Thursday, December 21, 2017
I teach and live in Florida but spent last year as a visiting professor at the U.S. Air Force Academy in Colorado Springs (which, by the way, was a phenomenal experience in no small part due to the outstanding cadets of USAFA). One of the reasons I, and others, are able to pursue such opportunities from a purely financial standpoint is because the tax code grants some pretty favorable deductions for the costs associated with a temporary job away from home that lasts less than 12 months. Under the present tax code, a visiting prof can deduct some of the costs associated with maintaining a second home (like rent) during the visitorship (as long as the vistorship is a qualifying distance from the professor's primary home per the tax code), a per diem meal expense, daily travel expenses between your temporary home and the new job, moving expenses to and back, etc. Speaking for myself, I likely would not have been able to pursue such an opportunity without these deductions given the cost of maintaining my primary home in Florida while I was away.

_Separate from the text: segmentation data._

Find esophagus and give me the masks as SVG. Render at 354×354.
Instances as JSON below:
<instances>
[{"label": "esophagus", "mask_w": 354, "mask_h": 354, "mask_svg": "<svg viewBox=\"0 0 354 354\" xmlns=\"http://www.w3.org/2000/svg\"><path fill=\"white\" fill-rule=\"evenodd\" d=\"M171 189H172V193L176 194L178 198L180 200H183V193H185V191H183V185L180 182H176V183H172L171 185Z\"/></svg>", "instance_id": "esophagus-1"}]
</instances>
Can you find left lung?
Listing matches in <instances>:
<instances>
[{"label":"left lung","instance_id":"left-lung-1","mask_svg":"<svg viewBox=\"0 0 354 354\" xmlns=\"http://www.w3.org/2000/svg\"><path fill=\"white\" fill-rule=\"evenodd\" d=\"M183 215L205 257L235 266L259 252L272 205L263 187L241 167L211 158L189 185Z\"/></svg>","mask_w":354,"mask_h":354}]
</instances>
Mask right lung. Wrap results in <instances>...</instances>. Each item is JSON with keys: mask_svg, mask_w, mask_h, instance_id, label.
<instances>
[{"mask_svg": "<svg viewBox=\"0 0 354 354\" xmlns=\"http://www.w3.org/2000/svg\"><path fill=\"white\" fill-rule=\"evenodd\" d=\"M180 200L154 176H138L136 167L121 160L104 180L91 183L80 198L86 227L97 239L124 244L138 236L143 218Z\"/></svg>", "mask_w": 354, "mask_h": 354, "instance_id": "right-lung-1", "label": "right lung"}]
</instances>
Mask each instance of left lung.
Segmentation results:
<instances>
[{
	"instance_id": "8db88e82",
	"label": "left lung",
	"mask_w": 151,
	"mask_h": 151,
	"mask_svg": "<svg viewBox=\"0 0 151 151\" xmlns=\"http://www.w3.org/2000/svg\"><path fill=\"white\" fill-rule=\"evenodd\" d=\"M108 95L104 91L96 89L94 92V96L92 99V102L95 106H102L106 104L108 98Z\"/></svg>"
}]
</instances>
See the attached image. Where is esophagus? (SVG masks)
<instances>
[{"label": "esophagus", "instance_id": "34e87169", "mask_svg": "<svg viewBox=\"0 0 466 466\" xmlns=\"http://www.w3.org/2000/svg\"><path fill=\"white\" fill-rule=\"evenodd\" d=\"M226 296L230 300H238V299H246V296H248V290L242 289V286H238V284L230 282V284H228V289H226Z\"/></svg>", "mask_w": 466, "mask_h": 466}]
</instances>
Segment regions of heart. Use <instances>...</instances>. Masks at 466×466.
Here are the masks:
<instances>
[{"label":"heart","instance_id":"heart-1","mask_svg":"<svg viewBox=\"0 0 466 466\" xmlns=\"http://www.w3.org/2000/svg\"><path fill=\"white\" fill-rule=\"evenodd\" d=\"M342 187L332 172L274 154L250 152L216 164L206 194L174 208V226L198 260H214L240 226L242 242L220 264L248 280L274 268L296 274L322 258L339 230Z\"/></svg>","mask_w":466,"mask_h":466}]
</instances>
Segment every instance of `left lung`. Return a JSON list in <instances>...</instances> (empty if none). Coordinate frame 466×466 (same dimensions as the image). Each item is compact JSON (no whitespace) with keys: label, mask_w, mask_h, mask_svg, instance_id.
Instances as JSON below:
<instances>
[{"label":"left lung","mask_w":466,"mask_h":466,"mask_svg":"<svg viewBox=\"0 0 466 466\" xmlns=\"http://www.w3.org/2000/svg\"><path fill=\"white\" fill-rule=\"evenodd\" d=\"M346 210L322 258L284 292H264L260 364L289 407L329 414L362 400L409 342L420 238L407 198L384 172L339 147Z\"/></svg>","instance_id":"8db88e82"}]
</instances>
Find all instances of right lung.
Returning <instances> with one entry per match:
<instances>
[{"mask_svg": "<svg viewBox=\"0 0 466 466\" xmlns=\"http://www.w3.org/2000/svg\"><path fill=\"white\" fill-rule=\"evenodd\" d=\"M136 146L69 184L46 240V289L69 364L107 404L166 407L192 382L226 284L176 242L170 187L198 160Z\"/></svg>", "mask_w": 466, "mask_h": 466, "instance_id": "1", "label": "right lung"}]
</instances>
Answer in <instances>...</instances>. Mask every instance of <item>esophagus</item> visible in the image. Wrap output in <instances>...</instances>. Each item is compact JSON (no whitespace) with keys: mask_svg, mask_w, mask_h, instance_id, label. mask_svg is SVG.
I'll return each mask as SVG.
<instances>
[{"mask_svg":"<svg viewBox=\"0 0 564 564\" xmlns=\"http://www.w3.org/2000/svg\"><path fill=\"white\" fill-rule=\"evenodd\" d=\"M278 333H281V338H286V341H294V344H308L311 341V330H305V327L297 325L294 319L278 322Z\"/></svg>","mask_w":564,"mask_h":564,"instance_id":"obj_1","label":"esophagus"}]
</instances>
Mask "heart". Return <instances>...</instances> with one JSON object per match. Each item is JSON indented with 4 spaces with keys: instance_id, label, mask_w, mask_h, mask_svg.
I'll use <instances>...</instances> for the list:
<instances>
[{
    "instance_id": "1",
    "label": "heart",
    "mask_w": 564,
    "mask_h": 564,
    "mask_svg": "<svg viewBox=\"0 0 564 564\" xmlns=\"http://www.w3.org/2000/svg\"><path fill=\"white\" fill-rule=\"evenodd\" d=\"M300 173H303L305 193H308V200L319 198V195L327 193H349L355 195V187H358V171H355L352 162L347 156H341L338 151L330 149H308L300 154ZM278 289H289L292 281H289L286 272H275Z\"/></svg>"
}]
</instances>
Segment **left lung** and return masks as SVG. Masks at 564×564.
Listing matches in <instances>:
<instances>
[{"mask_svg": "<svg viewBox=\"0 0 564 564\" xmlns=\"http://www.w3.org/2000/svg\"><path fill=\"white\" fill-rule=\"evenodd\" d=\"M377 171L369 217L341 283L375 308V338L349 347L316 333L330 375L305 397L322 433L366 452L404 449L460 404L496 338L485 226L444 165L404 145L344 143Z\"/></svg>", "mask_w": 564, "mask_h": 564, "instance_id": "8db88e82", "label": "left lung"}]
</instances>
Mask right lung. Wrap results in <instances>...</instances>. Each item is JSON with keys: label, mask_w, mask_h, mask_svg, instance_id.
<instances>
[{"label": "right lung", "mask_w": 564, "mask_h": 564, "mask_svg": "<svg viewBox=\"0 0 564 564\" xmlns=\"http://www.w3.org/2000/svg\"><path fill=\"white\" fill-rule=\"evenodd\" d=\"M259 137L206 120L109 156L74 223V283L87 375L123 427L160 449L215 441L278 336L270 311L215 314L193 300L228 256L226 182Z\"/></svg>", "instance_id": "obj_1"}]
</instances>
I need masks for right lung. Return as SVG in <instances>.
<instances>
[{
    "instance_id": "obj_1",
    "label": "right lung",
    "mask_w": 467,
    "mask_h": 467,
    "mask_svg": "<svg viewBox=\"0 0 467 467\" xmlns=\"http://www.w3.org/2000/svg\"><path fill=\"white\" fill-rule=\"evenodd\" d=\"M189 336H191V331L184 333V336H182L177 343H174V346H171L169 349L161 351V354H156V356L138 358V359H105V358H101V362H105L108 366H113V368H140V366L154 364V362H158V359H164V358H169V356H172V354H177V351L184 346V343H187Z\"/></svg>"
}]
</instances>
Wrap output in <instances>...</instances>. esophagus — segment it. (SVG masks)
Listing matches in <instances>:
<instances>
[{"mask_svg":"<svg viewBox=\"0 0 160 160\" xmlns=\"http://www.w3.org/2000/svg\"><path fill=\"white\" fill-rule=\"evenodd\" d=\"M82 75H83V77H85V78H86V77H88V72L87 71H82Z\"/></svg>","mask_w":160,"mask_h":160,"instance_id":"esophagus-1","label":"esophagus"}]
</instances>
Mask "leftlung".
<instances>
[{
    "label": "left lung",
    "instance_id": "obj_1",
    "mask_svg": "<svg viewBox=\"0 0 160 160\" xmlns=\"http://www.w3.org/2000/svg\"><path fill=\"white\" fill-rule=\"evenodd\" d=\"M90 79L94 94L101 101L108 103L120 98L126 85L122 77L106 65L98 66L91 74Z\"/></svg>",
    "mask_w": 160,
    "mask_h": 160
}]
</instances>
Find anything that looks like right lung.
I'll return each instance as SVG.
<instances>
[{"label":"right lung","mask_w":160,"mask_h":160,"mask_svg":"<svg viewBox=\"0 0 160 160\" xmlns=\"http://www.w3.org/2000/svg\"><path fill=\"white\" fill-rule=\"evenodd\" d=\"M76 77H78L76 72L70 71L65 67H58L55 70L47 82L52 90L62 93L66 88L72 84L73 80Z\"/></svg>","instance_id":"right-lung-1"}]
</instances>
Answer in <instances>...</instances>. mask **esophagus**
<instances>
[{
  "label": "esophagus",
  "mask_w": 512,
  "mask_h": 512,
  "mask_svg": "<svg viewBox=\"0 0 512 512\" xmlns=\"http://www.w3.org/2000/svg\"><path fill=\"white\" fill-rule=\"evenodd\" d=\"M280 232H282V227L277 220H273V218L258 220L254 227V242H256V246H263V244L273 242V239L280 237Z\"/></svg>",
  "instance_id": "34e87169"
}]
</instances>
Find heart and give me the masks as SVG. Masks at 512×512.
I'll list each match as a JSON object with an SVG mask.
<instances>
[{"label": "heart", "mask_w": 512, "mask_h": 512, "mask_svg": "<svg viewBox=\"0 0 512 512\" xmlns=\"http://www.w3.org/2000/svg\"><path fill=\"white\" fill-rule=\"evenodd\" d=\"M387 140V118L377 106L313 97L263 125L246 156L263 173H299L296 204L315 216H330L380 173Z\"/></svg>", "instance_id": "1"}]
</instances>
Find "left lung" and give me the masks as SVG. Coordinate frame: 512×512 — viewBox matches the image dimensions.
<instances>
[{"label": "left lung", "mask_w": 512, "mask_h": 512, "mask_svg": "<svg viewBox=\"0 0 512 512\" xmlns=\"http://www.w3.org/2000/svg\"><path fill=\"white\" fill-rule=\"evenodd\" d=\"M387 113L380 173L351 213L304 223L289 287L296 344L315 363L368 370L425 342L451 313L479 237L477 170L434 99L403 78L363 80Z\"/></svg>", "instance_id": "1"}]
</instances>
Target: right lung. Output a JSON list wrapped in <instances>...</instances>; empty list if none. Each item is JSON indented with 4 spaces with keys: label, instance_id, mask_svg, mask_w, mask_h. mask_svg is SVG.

I confess I'm not knowledgeable about the tax code but from what I've read it looks like most of the deductions that affect visiting professorships will be eliminated when you file your 2018 tax return (in 2019). For instance, you'll no longer be able to deduct moving expenses. A news bulletin I received from an accounting firm that summarizes the changes under the new tax code states that the meal per diem as well as all out of pocket, unreimbursed employment expenses associated with those who travel for work like pilots, flight attendants, etc. are essentially being eliminated. To wit, the new tax bill repeals all miscellaneous itemized deductions subject to the 2% of adjusted gross income, including the write-off for tax preparation fees and unreimbursed employee business expenses.
Perhaps someone more knowledgeable about the new tax bill can chime in and confirm whether visiting profs will be able to deduct the costs associated with their visitorships going forward. If those deductions are indeed being eliminated, it will no doubt affect one's ability to pursue these kinds of opportunities which, to be blunt, sucks.